-- Task --
Please take the records that follow and repeat exactly the lines starting with the line with "NS 1. 29. 8." and going on through the line with "Portale Magnetico, unifica".

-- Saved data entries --
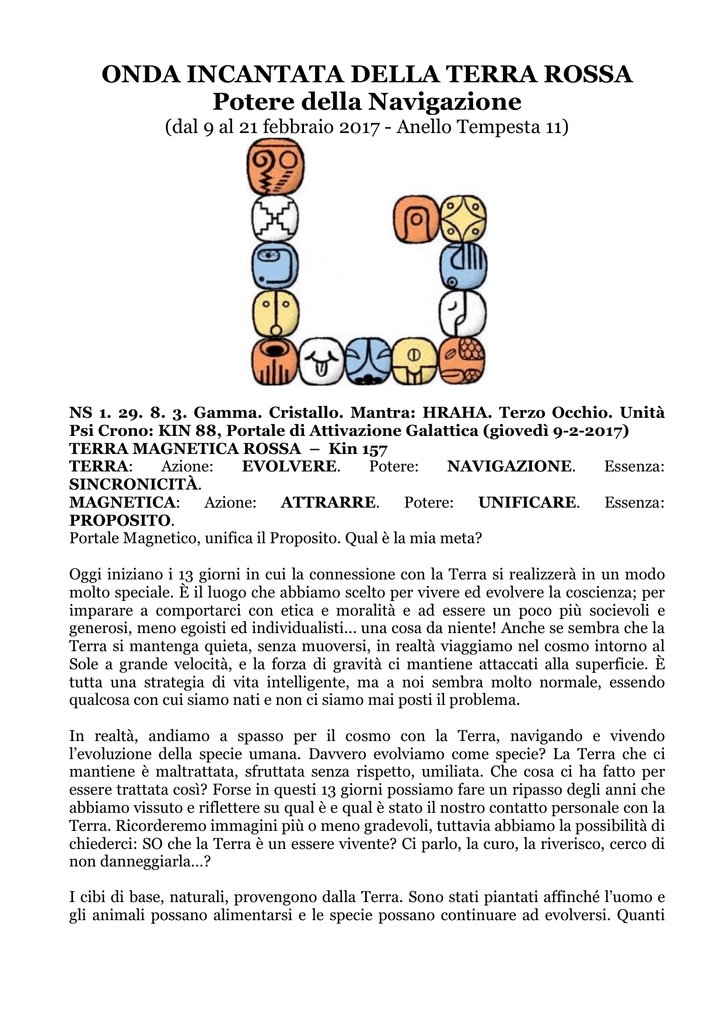 ONDA INCANTATA DELLA TERRA ROSSA
Potere della Navigazione
(dal 9 al 21 febbraio 2017 - Anello Tempesta 11)

NS 1. 29. 8. 3. Gamma. Cristallo. Mantra: HRAHA. Terzo Occhio. Unità Psi Crono: KIN 88, Portale di Attivazione Galattica (giovedì 9-2-2017)
TERRA MAGNETICA ROSSA – Kin 157
TERRA: Azione: EVOLVERE. Potere: NAVIGAZIONE. Essenza: SINCRONICITÀ.
MAGNETICA: Azione: ATTRARRE. Potere: UNIFICARE. Essenza: PROPOSITO.
Portale Magnetico, unifica il Proposito. Qual è la mia meta?

Oggi iniziano i 13 giorni in cui la connessione con la Terra si realizzerà in un modo molto speciale. È il luogo che abbiamo scelto per vivere ed evolvere la coscienza; per imparare a comportarci con etica e moralità e ad essere un poco più socievoli e generosi, meno egoisti ed individualisti... una cosa da niente! Anche se sembra che la Terra si mantenga quieta, senza muoversi, in realtà viaggiamo nel cosmo intorno al Sole a grande velocità, e la forza di gravità ci mantiene attaccati alla superficie. È tutta una strategia di vita intelligente, ma a noi sembra molto normale, essendo qualcosa con cui siamo nati e non ci siamo mai posti il problema.

In realtà, andiamo a spasso per il cosmo con la Terra, navigando e vivendo l'evoluzione della specie umana. Davvero evolviamo come specie? La Terra che ci mantiene è maltrattata, sfruttata senza rispetto, umiliata. Che cosa ci ha fatto per essere trattata così? Forse in questi 13 giorni possiamo fare un ripasso degli anni che abbiamo vissuto e riflettere su qual è e qual è stato il nostro contatto personale con la Terra. Ricorderemo immagini più o meno gradevoli, tuttavia abbiamo la possibilità di chiederci: SO che la Terra è un essere vivente? Ci parlo, la curo, la riverisco, cerco di non danneggiarla...?

I cibi di base, naturali, provengono dalla Terra. Sono stati piantati affinché l'uomo e gli animali possano alimentarsi e le specie possano continuare ad evolversi. Quanti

-- Response for this exercise --
NS 1. 29. 8. 3. Gamma. Cristallo. Mantra: HRAHA. Terzo Occhio. Unità Psi Crono: KIN 88, Portale di Attivazione Galattica (giovedì 9-2-2017)
TERRA MAGNETICA ROSSA – Kin 157
TERRA: Azione: EVOLVERE. Potere: NAVIGAZIONE. Essenza: SINCRONICITÀ.
MAGNETICA: Azione: ATTRARRE. Potere: UNIFICARE. Essenza: PROPOSITO.
Portale Magnetico, unifica il Proposito. Qual è la mia meta?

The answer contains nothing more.